- [JOB]: Rewrite all of the rows below, changing "green shrub" to "hedge" and keeping everything else the same. Leave out the pictures.

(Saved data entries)
++++++++++++++++++++
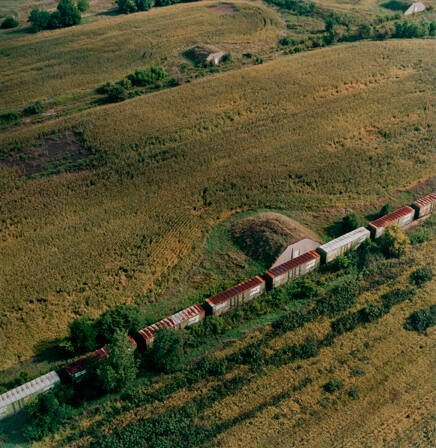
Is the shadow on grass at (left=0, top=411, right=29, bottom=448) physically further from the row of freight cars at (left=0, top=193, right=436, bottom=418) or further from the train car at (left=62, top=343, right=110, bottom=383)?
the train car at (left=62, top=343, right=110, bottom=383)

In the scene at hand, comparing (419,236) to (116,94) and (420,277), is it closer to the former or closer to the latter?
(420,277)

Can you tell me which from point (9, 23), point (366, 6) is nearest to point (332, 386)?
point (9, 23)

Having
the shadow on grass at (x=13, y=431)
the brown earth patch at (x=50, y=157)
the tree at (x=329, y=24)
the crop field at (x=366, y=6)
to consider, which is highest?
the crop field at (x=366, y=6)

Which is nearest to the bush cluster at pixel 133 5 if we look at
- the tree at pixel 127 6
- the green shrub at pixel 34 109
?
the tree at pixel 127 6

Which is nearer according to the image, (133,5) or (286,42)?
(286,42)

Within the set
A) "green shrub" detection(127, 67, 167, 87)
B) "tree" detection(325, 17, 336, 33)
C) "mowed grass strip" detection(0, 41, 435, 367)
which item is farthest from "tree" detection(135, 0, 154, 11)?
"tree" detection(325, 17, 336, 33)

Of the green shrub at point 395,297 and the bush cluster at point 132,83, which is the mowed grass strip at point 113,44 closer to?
++++++++++++++++++++
- [TASK ANSWER]:
Is the shadow on grass at (left=0, top=411, right=29, bottom=448) physically further from the row of freight cars at (left=0, top=193, right=436, bottom=418) or further from the train car at (left=62, top=343, right=110, bottom=383)?
the train car at (left=62, top=343, right=110, bottom=383)

In the scene at hand, comparing (419,236) to (116,94) and (420,277), is it closer to the former or closer to the latter?
(420,277)

Can you tell me which from point (9, 23), point (366, 6) is nearest to point (332, 386)?
point (9, 23)

Having
the shadow on grass at (x=13, y=431)
the brown earth patch at (x=50, y=157)
the tree at (x=329, y=24)
the crop field at (x=366, y=6)
to consider, which is highest?
the crop field at (x=366, y=6)

Which is nearest to the bush cluster at pixel 133 5 if we look at
- the tree at pixel 127 6
- the hedge at pixel 34 109
?
the tree at pixel 127 6

Which is nearer according to the image, (133,5) or (286,42)?
(286,42)

Within the set
A) "hedge" detection(127, 67, 167, 87)
B) "tree" detection(325, 17, 336, 33)
C) "mowed grass strip" detection(0, 41, 435, 367)
which item is farthest from "tree" detection(135, 0, 154, 11)?
"tree" detection(325, 17, 336, 33)

Of the hedge at point 395,297 and the bush cluster at point 132,83, which is the mowed grass strip at point 113,44 closer to?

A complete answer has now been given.